* [Objetivo do exercício] Transcreva, do texto sobre o homem e a sociedade, o trecho que vai de "O Homem porém" até "o tacto, etc..".

O Homem porém nasce em embrião para ser desenvolvido pela Sociedade se a mãe não se abaixar a tomá-lo no seu regaço, e lhe não meter na boca as fontes do leite, e da nutrição, ele será logo morto, antes mesmo de ser menino. Os seus sentidos, os seus órgãos nascem imperfeitos; a Sociedade é a que lhe ensina a Fazer um melhor uso deles.
§. VII
Os seu braços, ainda que robustos, as suas mãos, ainda que perfeitas, não saberiam trabalhar, ao mesmo como a delicadeza, e perfeição, que todos os dias admiramos nas obras dos Homens das Sociedades; os seus olhos, ainda que dotados de uma vista perspicaz, so veriam muito grosseiramente as belas obras da natureza, e da Arte: da mesma sorte os seus ouvidos, o olfacto, o tacto, etc..
§. VIII
§. IX
O Homem é uma parte integrante do grande Corpo da Sociedade; é um membro, que separado do seu corpo, ou morre, ou fica sem acção. A experiência tem já feito ver, que o Homem apartado da Sociedade desde os seus primeiros anos, até parece interior aos brutos: ele não os iguala mesmo na perfeição dos sentidos: o dom da palavra este veículo da comunicação dos nossos pensamentos, que forma a mesma imensa dos conhecimentos humanos, e que os vai transmitindo de uns ao outros, é totalmente inútil para o Homem sem a Sociedade. O Homem, enfim, sem a Sociedade até parece que perde a natureza de racional: logo é necessário confessar, que o Homem fora da sociedade desde a sua infância, ou não existe, ou não passa de embrião.

* [Dados fornecidos]
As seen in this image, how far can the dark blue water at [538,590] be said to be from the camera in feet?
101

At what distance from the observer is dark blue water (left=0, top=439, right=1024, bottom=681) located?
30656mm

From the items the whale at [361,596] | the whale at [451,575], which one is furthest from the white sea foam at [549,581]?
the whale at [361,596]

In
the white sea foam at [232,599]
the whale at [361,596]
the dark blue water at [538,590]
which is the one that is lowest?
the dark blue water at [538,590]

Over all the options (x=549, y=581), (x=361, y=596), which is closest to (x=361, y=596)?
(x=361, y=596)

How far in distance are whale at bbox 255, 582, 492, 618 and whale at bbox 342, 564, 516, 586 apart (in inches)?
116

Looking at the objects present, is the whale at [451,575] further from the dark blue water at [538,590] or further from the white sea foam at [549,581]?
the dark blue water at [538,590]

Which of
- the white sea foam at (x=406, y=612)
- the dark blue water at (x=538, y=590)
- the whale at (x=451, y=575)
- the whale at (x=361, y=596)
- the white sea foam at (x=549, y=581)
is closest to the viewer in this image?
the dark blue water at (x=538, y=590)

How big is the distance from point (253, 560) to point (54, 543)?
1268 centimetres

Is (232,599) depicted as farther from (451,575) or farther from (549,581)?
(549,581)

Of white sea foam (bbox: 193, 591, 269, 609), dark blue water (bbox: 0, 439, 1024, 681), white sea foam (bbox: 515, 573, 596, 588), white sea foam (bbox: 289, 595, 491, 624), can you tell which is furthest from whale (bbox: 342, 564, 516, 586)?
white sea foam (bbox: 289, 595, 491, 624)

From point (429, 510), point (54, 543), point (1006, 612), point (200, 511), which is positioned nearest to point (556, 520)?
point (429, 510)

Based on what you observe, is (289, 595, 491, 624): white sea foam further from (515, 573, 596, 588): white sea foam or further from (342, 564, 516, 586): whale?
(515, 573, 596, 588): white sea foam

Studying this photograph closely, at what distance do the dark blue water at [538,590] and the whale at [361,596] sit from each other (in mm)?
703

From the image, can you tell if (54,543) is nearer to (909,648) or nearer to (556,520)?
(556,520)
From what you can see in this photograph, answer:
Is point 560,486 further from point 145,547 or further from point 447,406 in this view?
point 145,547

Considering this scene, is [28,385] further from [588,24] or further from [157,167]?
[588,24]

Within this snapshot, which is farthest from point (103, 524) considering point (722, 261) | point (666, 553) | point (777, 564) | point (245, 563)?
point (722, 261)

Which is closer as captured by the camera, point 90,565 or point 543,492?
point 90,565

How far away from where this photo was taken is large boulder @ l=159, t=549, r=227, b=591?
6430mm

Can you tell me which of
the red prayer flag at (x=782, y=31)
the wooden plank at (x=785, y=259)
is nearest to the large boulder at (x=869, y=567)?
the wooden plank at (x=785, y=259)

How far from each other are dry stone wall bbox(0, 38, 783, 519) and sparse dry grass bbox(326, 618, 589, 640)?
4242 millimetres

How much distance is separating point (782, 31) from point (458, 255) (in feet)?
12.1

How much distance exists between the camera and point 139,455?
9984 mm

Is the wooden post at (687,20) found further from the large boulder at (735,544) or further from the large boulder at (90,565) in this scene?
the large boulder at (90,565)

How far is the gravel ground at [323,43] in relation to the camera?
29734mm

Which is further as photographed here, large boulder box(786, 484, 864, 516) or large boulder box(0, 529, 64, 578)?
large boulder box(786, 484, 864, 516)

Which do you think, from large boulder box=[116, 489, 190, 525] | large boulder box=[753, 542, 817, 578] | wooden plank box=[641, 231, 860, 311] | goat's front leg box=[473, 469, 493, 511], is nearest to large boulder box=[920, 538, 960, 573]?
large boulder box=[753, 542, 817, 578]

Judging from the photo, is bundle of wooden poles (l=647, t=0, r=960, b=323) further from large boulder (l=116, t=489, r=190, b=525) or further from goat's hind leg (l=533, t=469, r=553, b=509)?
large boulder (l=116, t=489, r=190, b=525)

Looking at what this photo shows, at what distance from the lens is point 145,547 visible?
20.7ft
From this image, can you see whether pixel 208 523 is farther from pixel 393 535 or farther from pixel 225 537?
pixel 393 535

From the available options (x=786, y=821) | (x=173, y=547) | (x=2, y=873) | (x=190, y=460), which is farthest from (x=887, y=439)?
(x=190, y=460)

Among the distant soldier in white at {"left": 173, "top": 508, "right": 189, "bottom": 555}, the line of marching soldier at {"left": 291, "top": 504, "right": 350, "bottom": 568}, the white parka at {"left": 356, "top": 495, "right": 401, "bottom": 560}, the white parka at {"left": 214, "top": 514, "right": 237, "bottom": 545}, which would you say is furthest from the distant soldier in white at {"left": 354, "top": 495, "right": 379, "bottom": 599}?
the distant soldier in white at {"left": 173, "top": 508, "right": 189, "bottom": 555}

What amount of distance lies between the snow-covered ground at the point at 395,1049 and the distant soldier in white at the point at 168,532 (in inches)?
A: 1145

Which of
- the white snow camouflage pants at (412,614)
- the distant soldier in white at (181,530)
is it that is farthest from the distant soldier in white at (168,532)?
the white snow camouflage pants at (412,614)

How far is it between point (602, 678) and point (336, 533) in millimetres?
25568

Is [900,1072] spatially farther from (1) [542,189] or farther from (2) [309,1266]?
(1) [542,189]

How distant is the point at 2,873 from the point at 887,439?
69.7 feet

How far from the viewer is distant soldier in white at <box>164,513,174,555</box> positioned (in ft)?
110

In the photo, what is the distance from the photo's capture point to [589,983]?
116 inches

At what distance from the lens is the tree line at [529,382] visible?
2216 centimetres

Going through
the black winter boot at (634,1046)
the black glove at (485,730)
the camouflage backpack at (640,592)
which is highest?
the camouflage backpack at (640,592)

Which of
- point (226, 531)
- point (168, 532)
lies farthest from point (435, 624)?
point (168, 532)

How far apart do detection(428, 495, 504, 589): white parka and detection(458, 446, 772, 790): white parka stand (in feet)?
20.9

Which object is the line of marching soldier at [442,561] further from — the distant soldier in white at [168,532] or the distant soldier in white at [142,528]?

* [Resposta]
O Homem porém nasce em embrião para ser desenvolvido pela Sociedade se a mãe não se abaixar a tomá-lo no seu regaço, e lhe não meter na boca as fontes do leite, e da nutrição, ele será logo morto, antes mesmo de ser menino. Os seus sentidos, os seus órgãos nascem imperfeitos; a Sociedade é a que lhe ensina a Fazer um melhor uso deles.
§. VII
Os seu braços, ainda que robustos, as suas mãos, ainda que perfeitas, não saberiam trabalhar, ao mesmo como a delicadeza, e perfeição, que todos os dias admiramos nas obras dos Homens das Sociedades; os seus olhos, ainda que dotados de uma vista perspicaz, so veriam muito grosseiramente as belas obras da natureza, e da Arte: da mesma sorte os seus ouvidos, o olfacto, o tacto, etc..